ACTIVITY ▸ Please extend the forum thread about pulling status values from an XML file with a shell script, starting after its final post.

PASSAGE TO READ ▸
= Beginning of Section =
Hi! I'm just new here and don't know much about shell scripting. I just want to ask for help in creating a shell script that will parse a string or value of the status in the xml file. Please sample xml file below. Can you please help me create a simple script to get the value of status? Also it would be better if I can get the values of each parameter from the xml file. I really need it asap. Hope someone can help me. Thanks!
Thanks for the reply. I tried sed but I got error sed: command garbled: s/\(<status>\)\(.*\)\(</status>\)/\2/. I just need to get the values of all the status from the xml file like <status>201</status> because it generates different values. The xml file is huge,filesize is approx 5Mb. Please see sample portion of xml file below which is just repeated with different values. I'm really having problem getting the values of status because it's a huge file and the format is not organized sometimes in a line you can have several occurance of status. I can't change the format since it's a cdr. It would be better if I will also get the values of other parameters like appid, threadid, date, chdate, etc. I do hope you were able to understand me. Thanks again!
Hi, thanks for taking time to reply on my post. I've tried your suggestion but I get this error. Is there other way? Also if you have time can you please explain the command? Thanks a lot! Sorry, I really don't know shell scripting. :)Have a nice day!
Thanks! I tried the solution that you've mentioned but I got the folowing error below. Maybe I can't use it. Do you know any other solution? Thanks again for the help!
Yes, it does not exist. Do you know other way how I can do it without using xlstproc because I'm not familiar with it. I really need to know how I can parse string from XML file which is around 7MB in size. I need to get values between <date> </date>, <time> </time> and <status> </status>. Thanks in advance!
= End of Section =
DATA EXCERPT ▸
= Beginning of Section =
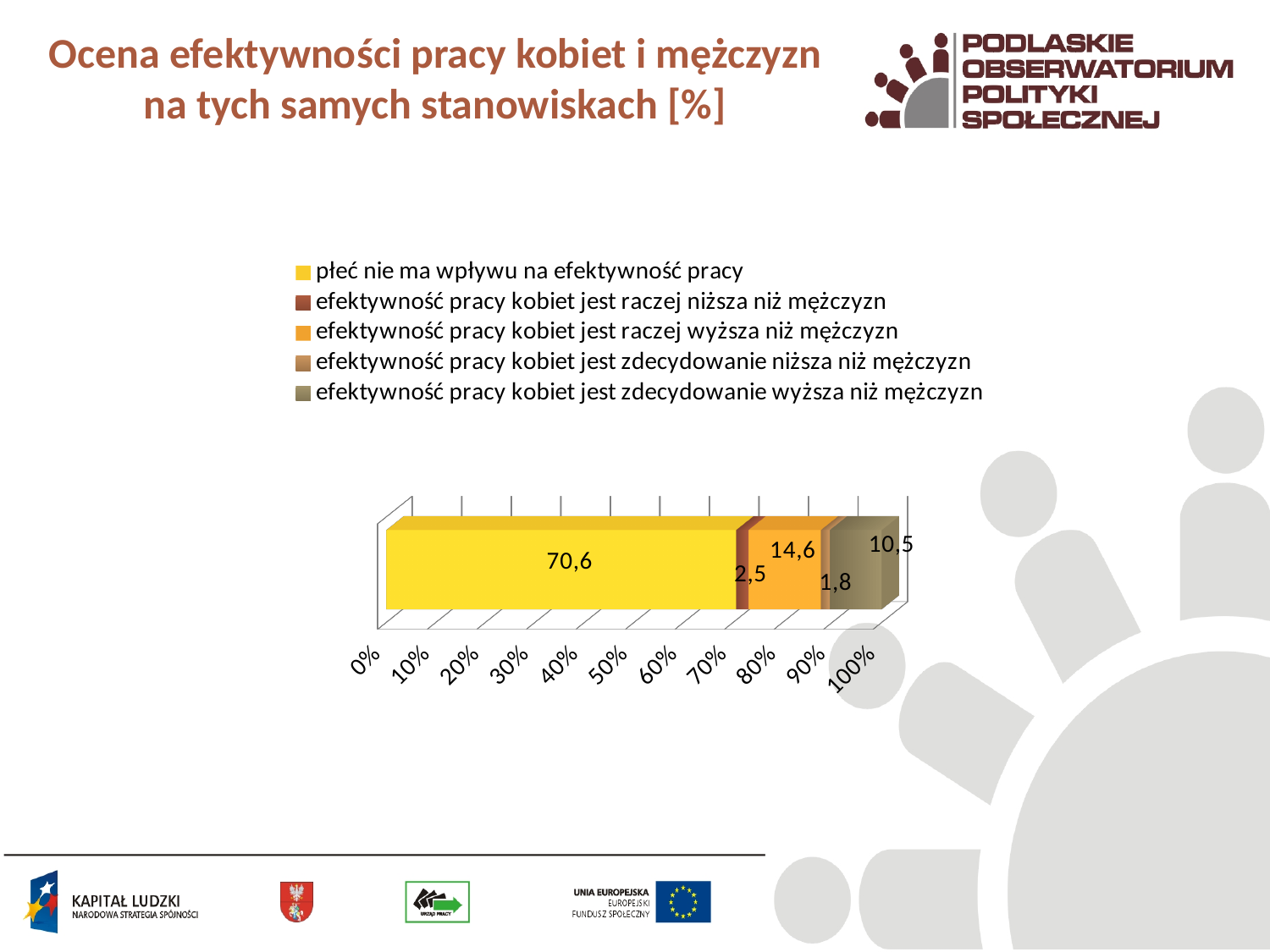
Which response has the smallest share in the bar? efektywność pracy kobiet jest zdecydowanie niższa niż mężczyzn How many series does the legend list? 5 What is the value for 'efektywność pracy kobiet jest zdecydowanie wyższa niż mężczyzn'? 10,5 What kind of chart is shown on the slide? stacked bar chart What is the difference between the share for 'raczej wyższa' (14,6) and 'zdecydowanie wyższa' (10,5)? 4,1 Which response has the largest share in the bar? płeć nie ma wpływu na efektywność pracy What is the value for 'efektywność pracy kobiet jest raczej wyższa niż mężczyzn'? 14,6 What is the total of all segments in the stacked bar? 100,0 What is the value for 'efektywność pracy kobiet jest raczej niższa niż mężczyzn'? 2,5 What percentage of respondents said that gender has no influence on work effectiveness (płeć nie ma wpływu na efektywność pracy)? 70,6 Which is larger: the share for 'raczej niższa' or the share for 'zdecydowanie niższa'? raczej niższa What is the title of the chart on the slide? Ocena efektywności pracy kobiet i mężczyzn na tych samych stanowiskach [%]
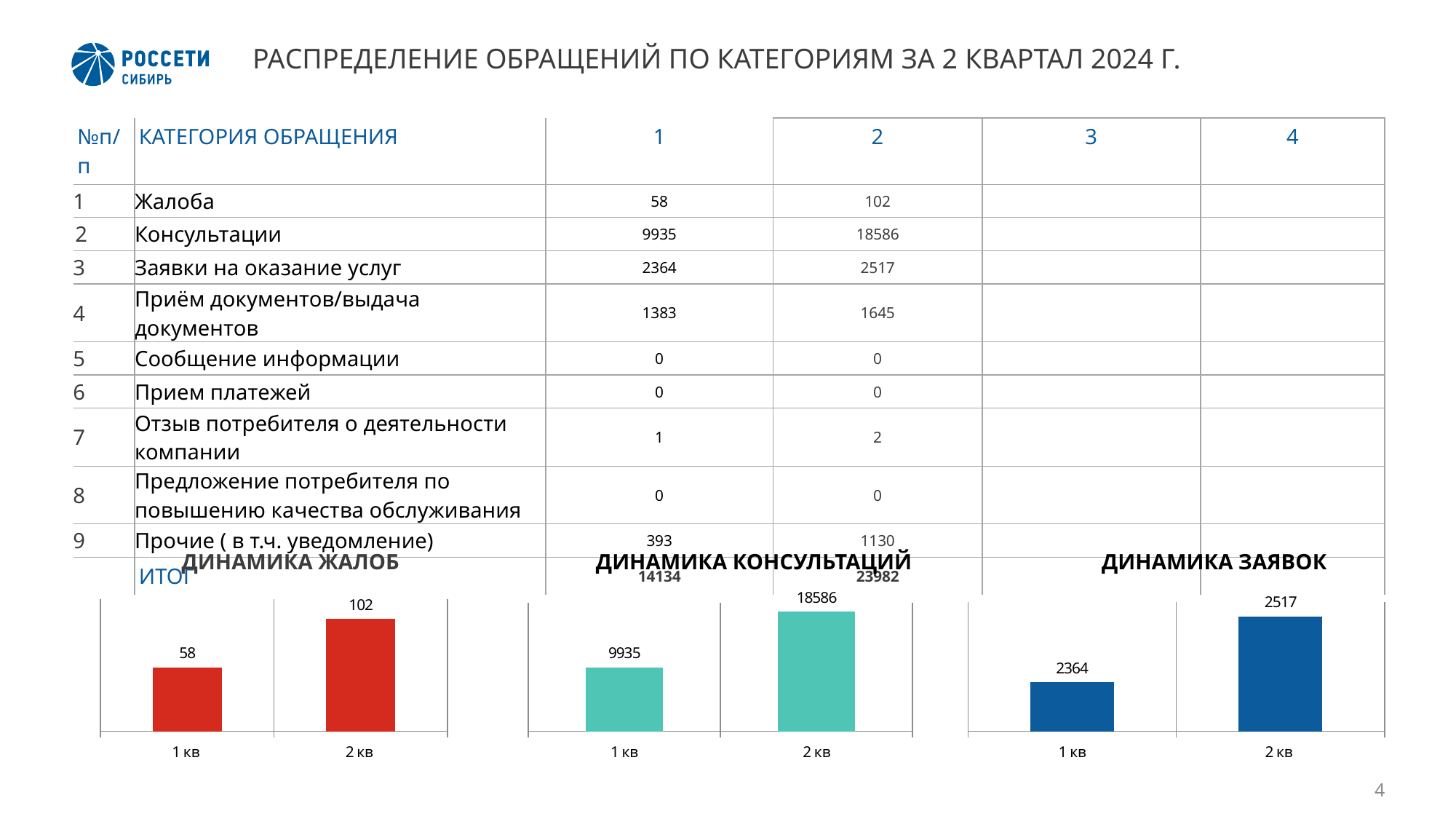
In the chart titled ДИНАМИКА ЗАЯВОК, what is the value for 2 кв? 2517 In the chart titled ДИНАМИКА ЖАЛОБ, do the values rise or fall from 1 кв to 2 кв? rise In the chart titled ДИНАМИКА ЖАЛОБ, what is the difference between the 2 кв and 1 кв values? 44 In the chart titled ДИНАМИКА ЖАЛОБ, what is the value for 2 кв? 102 In the chart titled ДИНАМИКА КОНСУЛЬТАЦИЙ, what is the value for 2 кв? 18586 In the chart titled ДИНАМИКА КОНСУЛЬТАЦИЙ, what is the difference between the 2 кв and 1 кв values? 8651 In the chart titled ДИНАМИКА КОНСУЛЬТАЦИЙ, what is the value for 1 кв? 9935 In the chart titled ДИНАМИКА ЗАЯВОК, which quarter has the lowest value? 1 кв In the chart titled ДИНАМИКА КОНСУЛЬТАЦИЙ, which quarter has the highest value? 2 кв In the chart titled ДИНАМИКА ЗАЯВОК, what is the value for 1 кв? 2364 In the chart titled ДИНАМИКА ЖАЛОБ, what is the value for 1 кв? 58 What kind of chart is the one titled ДИНАМИКА ЗАЯВОК? bar chart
= End of Section =
RESULT OF THIS EXERCISE ▸
>cat a
<?xml version="1.0"?><message><cdr version="1.0"><appid>testbed</appid><threadid>6</threadid><origin>node1</origin><date>20071009</date><time>12:45:36</time><chdate>20071009</chdate><chtime>12:45:43</chtime><status>201</status><type>103</type><calling>644</calling><cparty>xxxxxxx</cparty><accnum>xxxxxx</accnum><debirate1>0.0</debirate1><cos>-1</cos><strtbal>0.0</strtbal><freesms>0</freesms><tuc>0</tuc><fandftype></fandftype></cdr></message>
It's working! You're really great! I've been looking for scripts for a long time on how I can do it and it's working with the solution you've provided. Thanks so much! If it's not too much, can you please help me on how I modify the script that you provided to have the output like the one below? Thanks in advance!
expected output:
date time chdate chtime status calling cparty
20071009 12:45:36 20071009 12:45:43 201 644 xxxxxxx
20071010 03:09:13 20071010 03:10:07 29 644 xxxxxxx
Thanks for taking time to help me with my problem. I tried the solution that you've provided but the result is different. Can we just have one heading like the expected output below? Also if you can explain what the script does. Thanks a lot! I really appreciate all your help!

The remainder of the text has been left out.